The only clinical signs consisted of reddish vaginal discharge in 1/24, 1/24 and 3/24 females given
0, 300 or 1000 mg/kg/day, respectively, on Day 13 or 15 p.c., and area of hair loss observed on different parts of the body in 1/24 females given 1000 mg/kg/day between Days 16 and 18 p.c.. As these signs were reported both in control and test item-treated animals, on limited occasions and/or are findings commonly observed in females of this strain and age, they were considered to be unrelated to the test item treatment.
Body weight and body weight change:
At 1000 mg/kg/day, the mean body weight gain was lower than controls (+127 g vs. +153 g). This difference was due to the lower body weight gain recorded between Days 18 and 21 p.c. (+38 g vs. +57 g in controls, p<0.05). This effect on mean body weight gain was attributed to the test item treatment and correlated with reduced mean food consumption during the period of Days 18 to 21 p.c. (see below).
However, the terminal body weight recorded on Day 21 p.c. was not statistically significantly different from the mean control value.
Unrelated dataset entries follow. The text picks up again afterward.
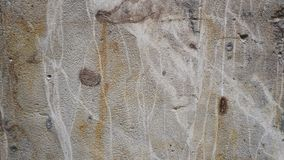 Wall Texture 4. Closeup of sandstone wall in a French town Stock Photos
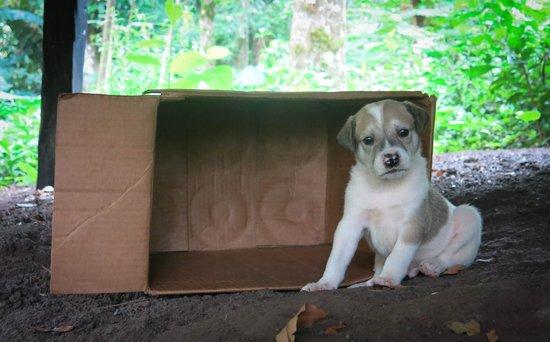 Hospedaje Tipico El Retiro : Puppy!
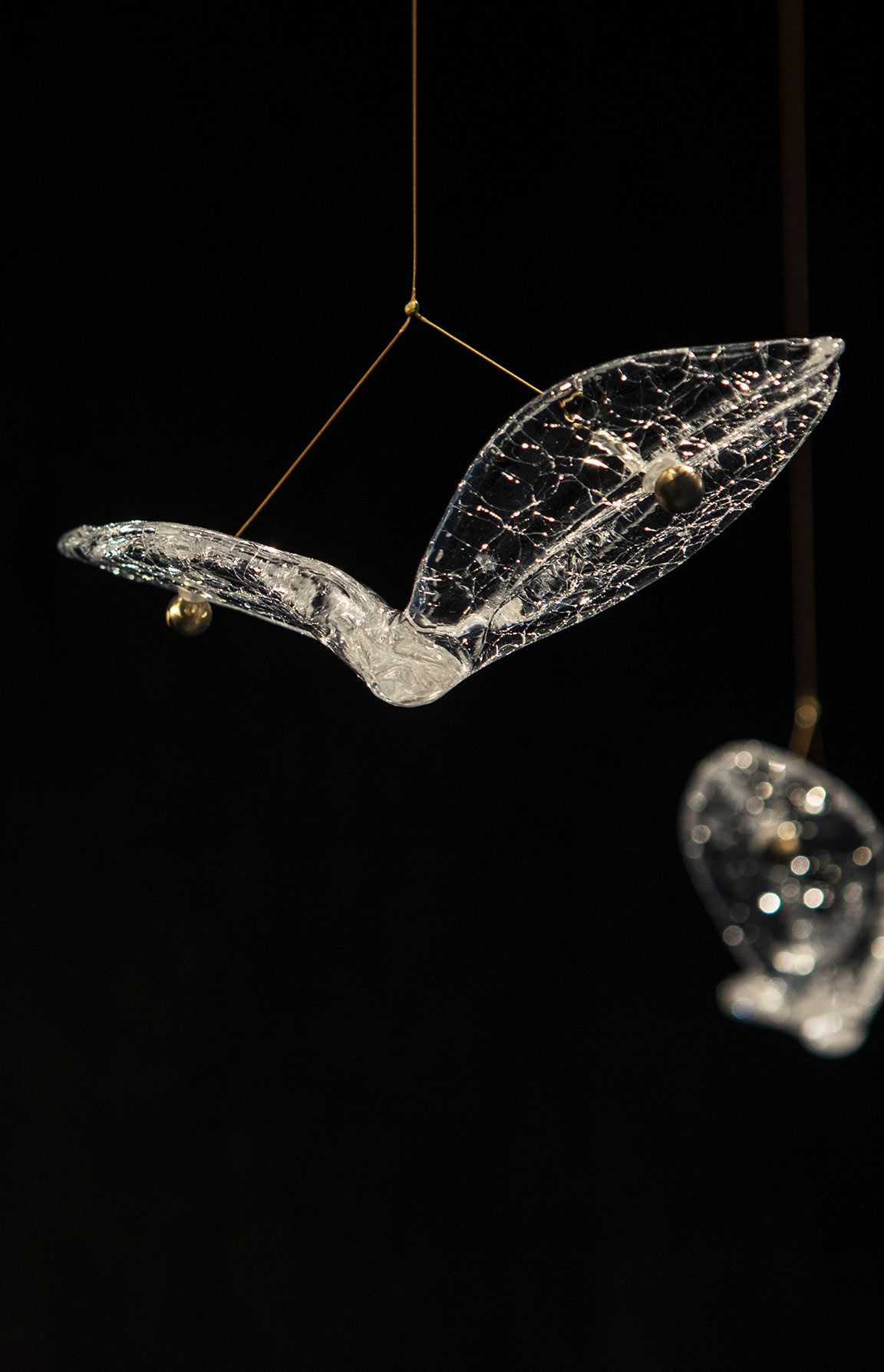 Delicate Glistening Crackled Glass Birds Flying Suspended Gold Cable Custom-made Installation London Luxury Lighting Nulty Bespoke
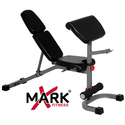 FID Weight Bench with Preacher Curl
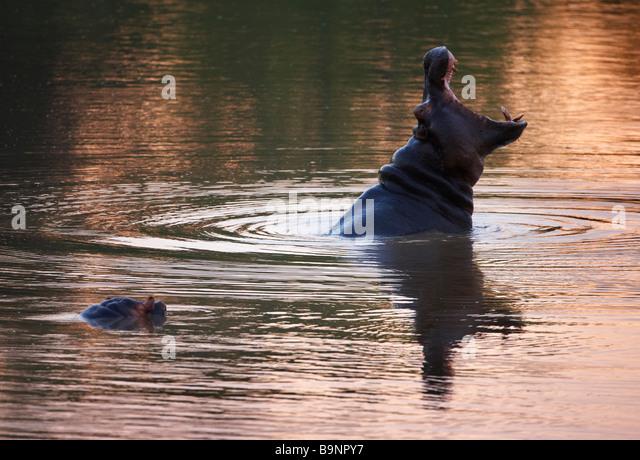 yawning hippopotamus in a river, Kruger National Park, South Africa - Stock-Bilder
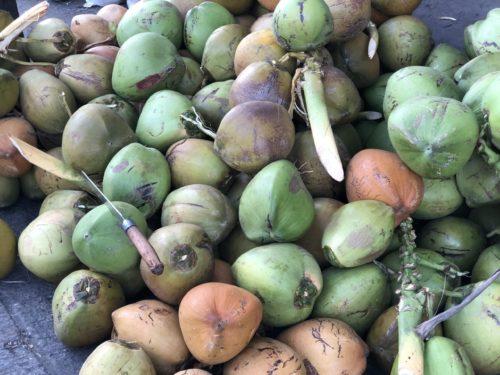 大量のココナッツ
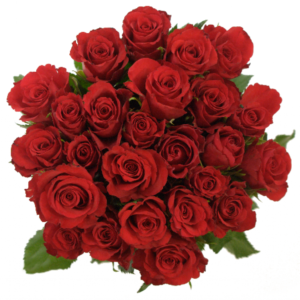 Kytice - Kytice 25 červených růží RED CORVETTE 50cm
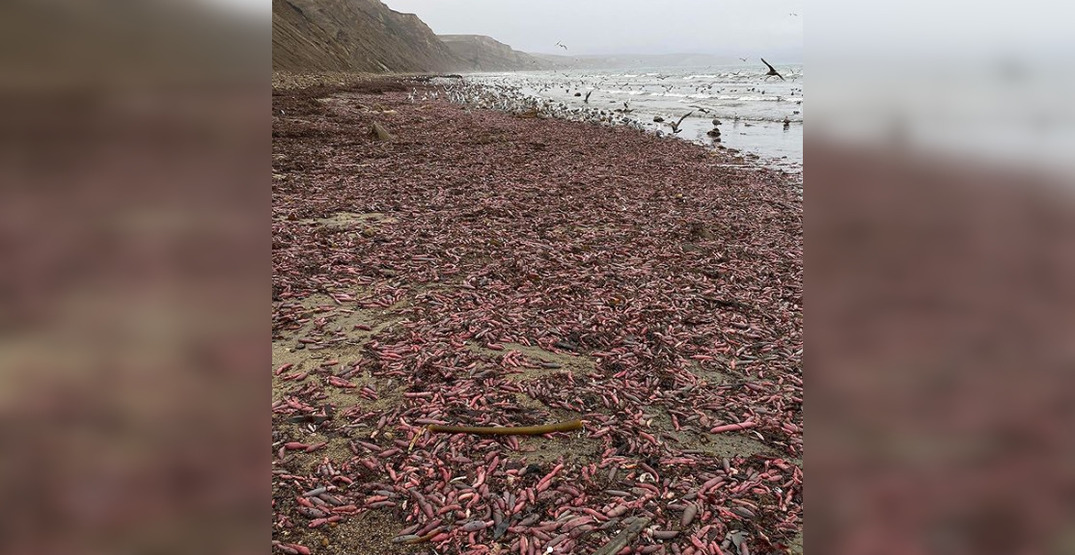 Thousands of 'penis fish' are washing up on a beach in California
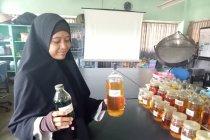 B2P2BPTH Yogyakarta proses biji nyamplung jadi bahan bakar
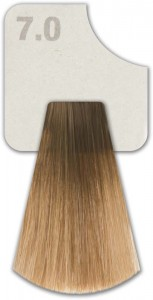 WIZOUT HAIR COLOR  NATURAL 7.0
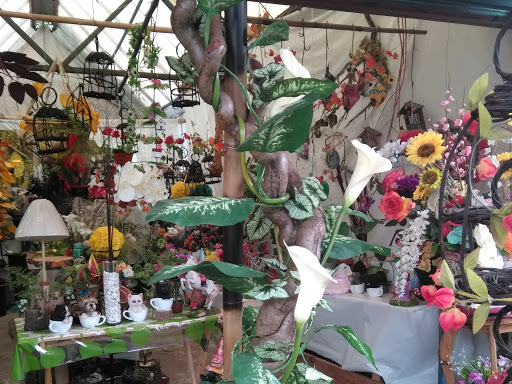 Mercado De Plantas Y Flores Cuemanco Centro Comercial En Ciudad De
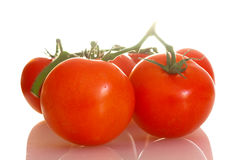Home grown tomatoes on the vine Royalty Free Stock Photography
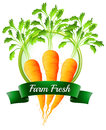 Fresh carrots with a farm fresh label illustration of the on white background Royalty Free Stock Photos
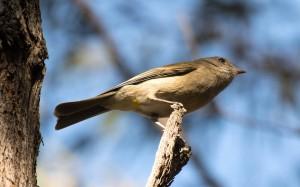 Juvenile-Golden-whistler-or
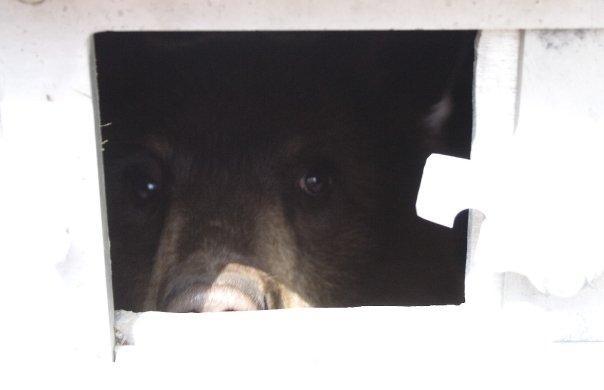 Black bar looking through the trap door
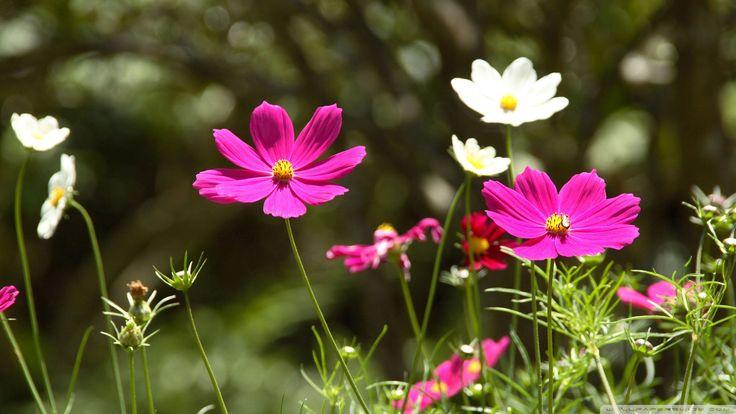 spring flowers landscape - acrylic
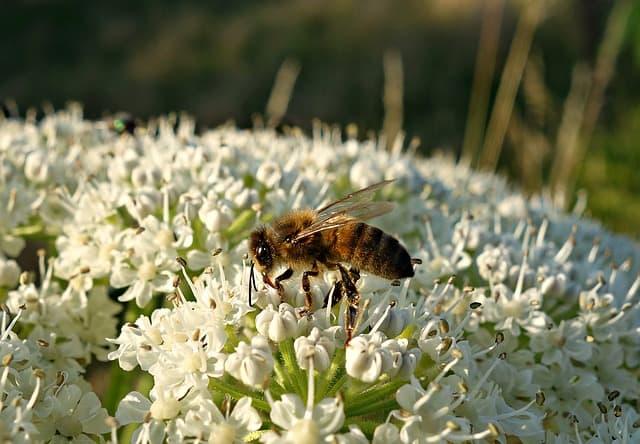 honey resources Romania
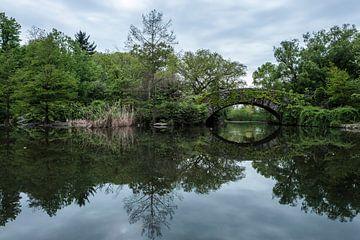 Central Park | New York City von Laura Maessen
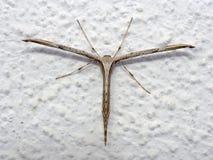 Plume Moth comune, monodactyla di Emmelina con le ali rotolate sulla parete AkaT-lepidottero o ipomea immagini stock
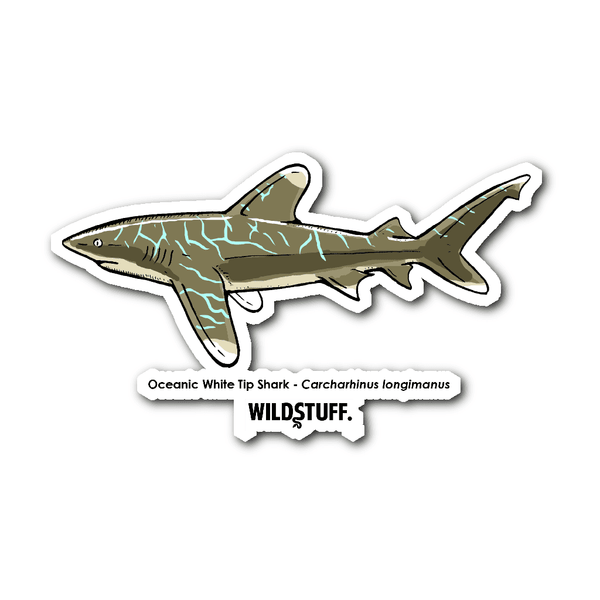 Oceanic White Tip Shark Decal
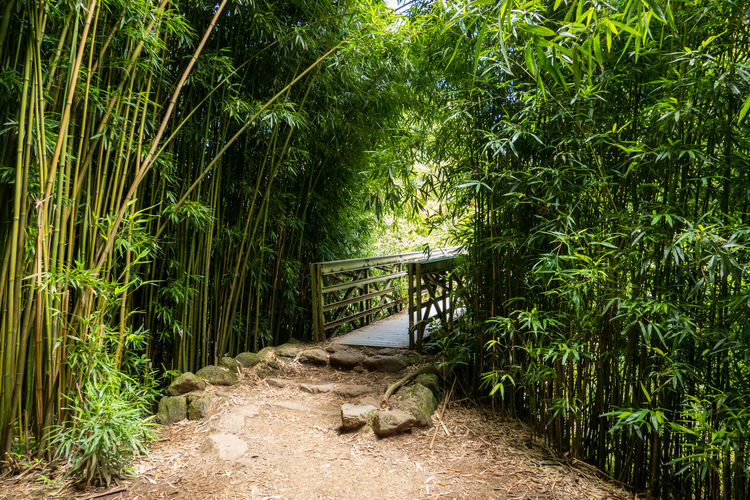 Footbridge amidst bamboos on field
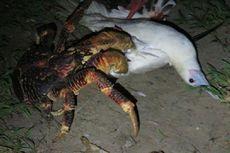 Aneh tapi Nyata, Kepiting Kelapa Raksasa Serang dan Makan Burung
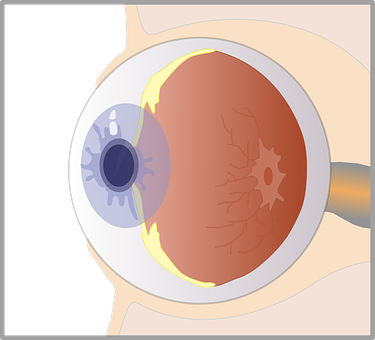 Eye, Diagram, Biology, Sight, Unlabeled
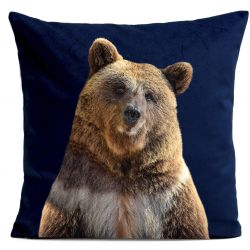 Pillow Cover | Mr. Bear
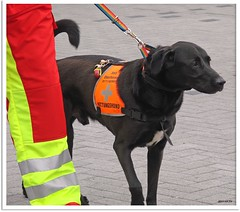 Rettungshund - rescue dog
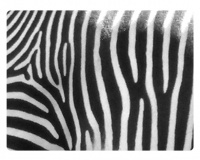 Sticky 'N Grippy Zebra Skin Screen Cleaner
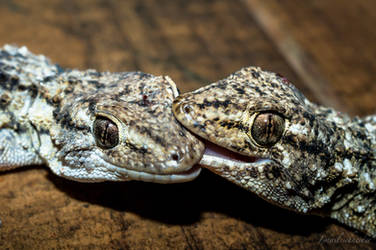 Gecko Bite by isischneider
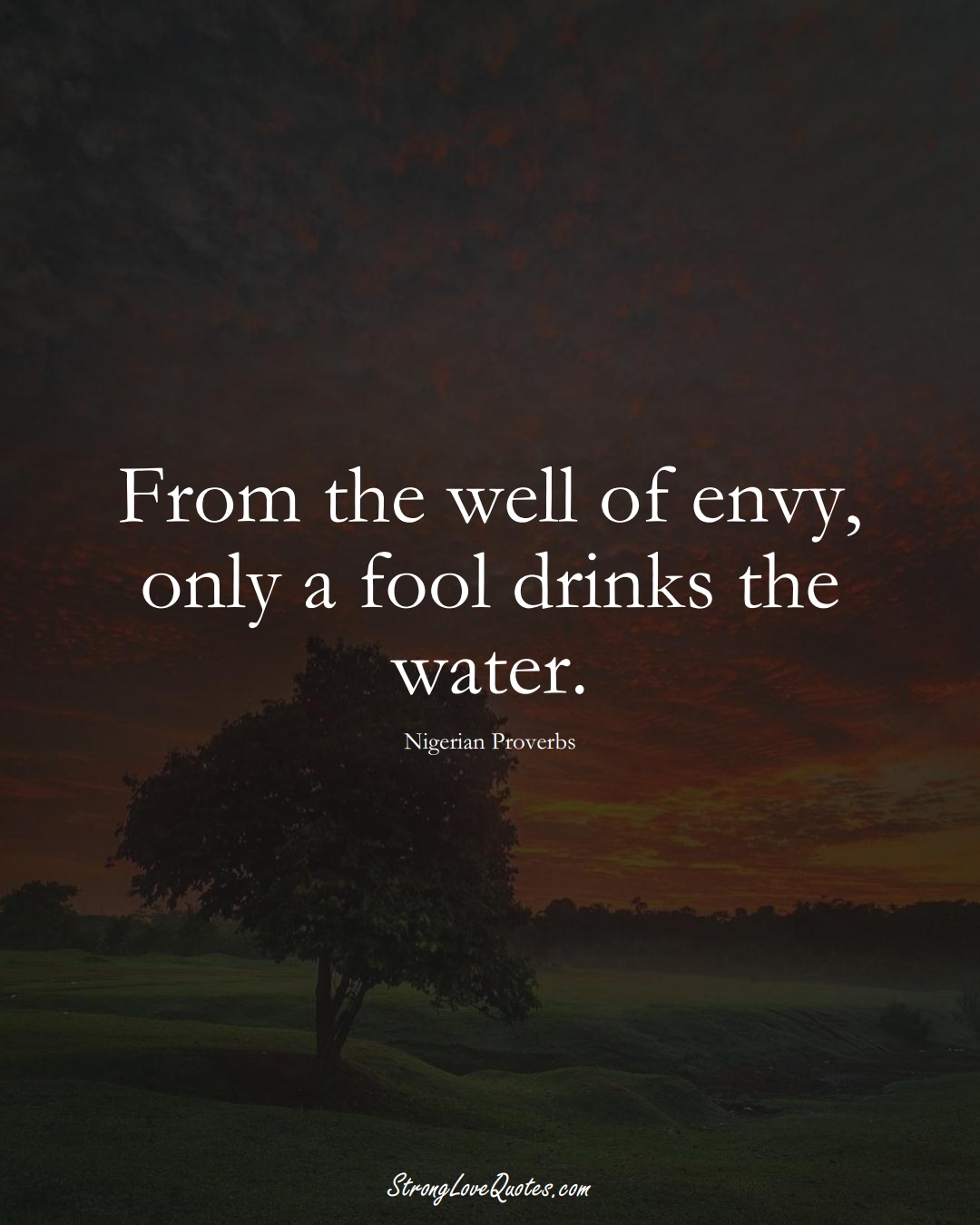 From the well of envy, only a fool drinks the water. (Nigerian Sayings);  #AfricanSayings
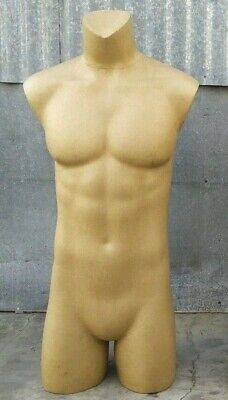 Used Mn-ka 1 Pc Male 34 Upper Torso Headless Mannequin Local Pickup Los Angeles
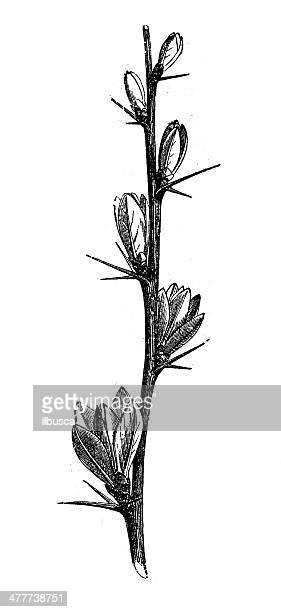 Antique illustration of barberry (Berberis vulgaris)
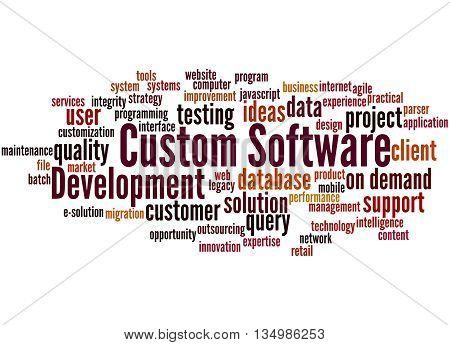 Custom Software Development, Word Cloud Concept 9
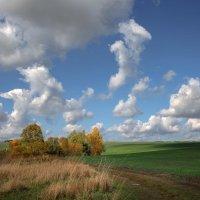 Осень :: Лидия Цапко
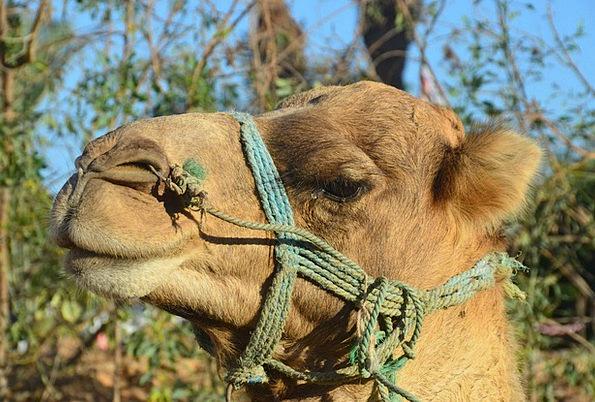 Camel Beige Dromedary Desert Ship Desert Reward Sa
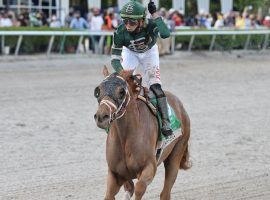 Irad Ortiz Jr. celebrates after breaking the Gulfstream Park Championship Meet riding title aboard Known Agenda i the Florida Derby. (Image: Ryan Thompson Photo)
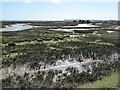 SZ8797 : Pagham Harbour from Pagham Wall by Rob Farrow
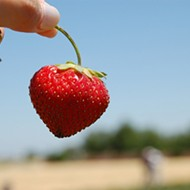 Picking Strawberries Equals A Berry Good Time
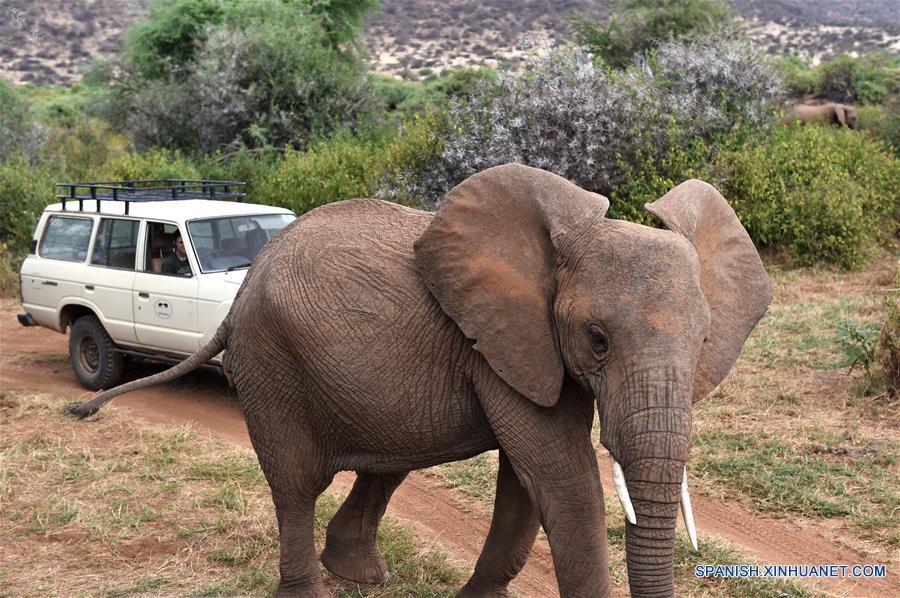 KENYA-SAMBURU-WILDLIFE CONSERVATION-ELEPHANTS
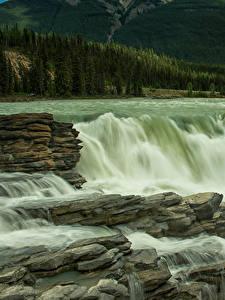 Bilder Kanada Park Wasserfall Jasper park Athabasca Falls Natur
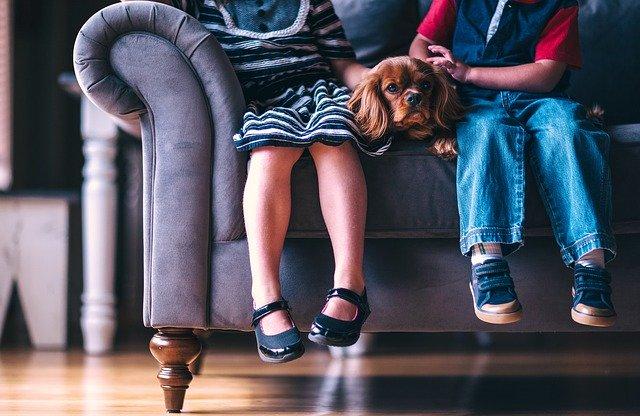 niños-sentados-en-sofa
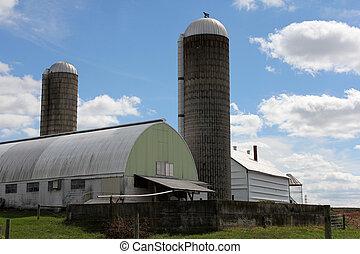 ферма, молочные продукты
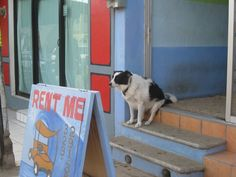 Sayulita dog.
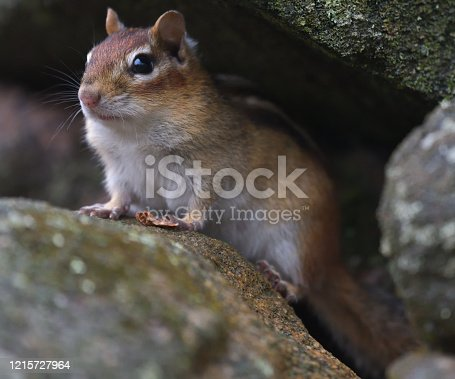 Eastern chipmunk looks out from burrow in stone wall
At 100 and 300 mg/kg/day, there were no effects on mean body weight or mean body weight change (see Table 1).
Food consumption :
At 1000 mg/kg/day, the mean food consumption was 15% lower than controls between Days 18 and 21 p.c. (p<0.001). This effect on mean food consumption was attributed to the test item treatment and correlated with that noted on mean body weight gain during the same period (see Table 2).
Maternal necropsy findings:
There were no test item-related macroscopic findings at necropsy.
All macroscopic observations (i.e. renal pelvis dilation, ureter dilation, uterine horns with colored contents, scars of implantation sites in two females who have delivered and fused placenta with one implantation site for two fetuses), were not attributed to the test item treatment as they were reported both in control and test
item-treated animals and/or are findings routinely observed in females of this strain and age.
Gravid uterus weight :
At 1000 mg/kg/day and when compared with controls, there was a lower mean gravid uterus weight (-10%) and a lower mean net body weight change between Days 6 and 21 p.c. (+39.0 g vs. +43.9 g) with no effects on the mean carcass weight.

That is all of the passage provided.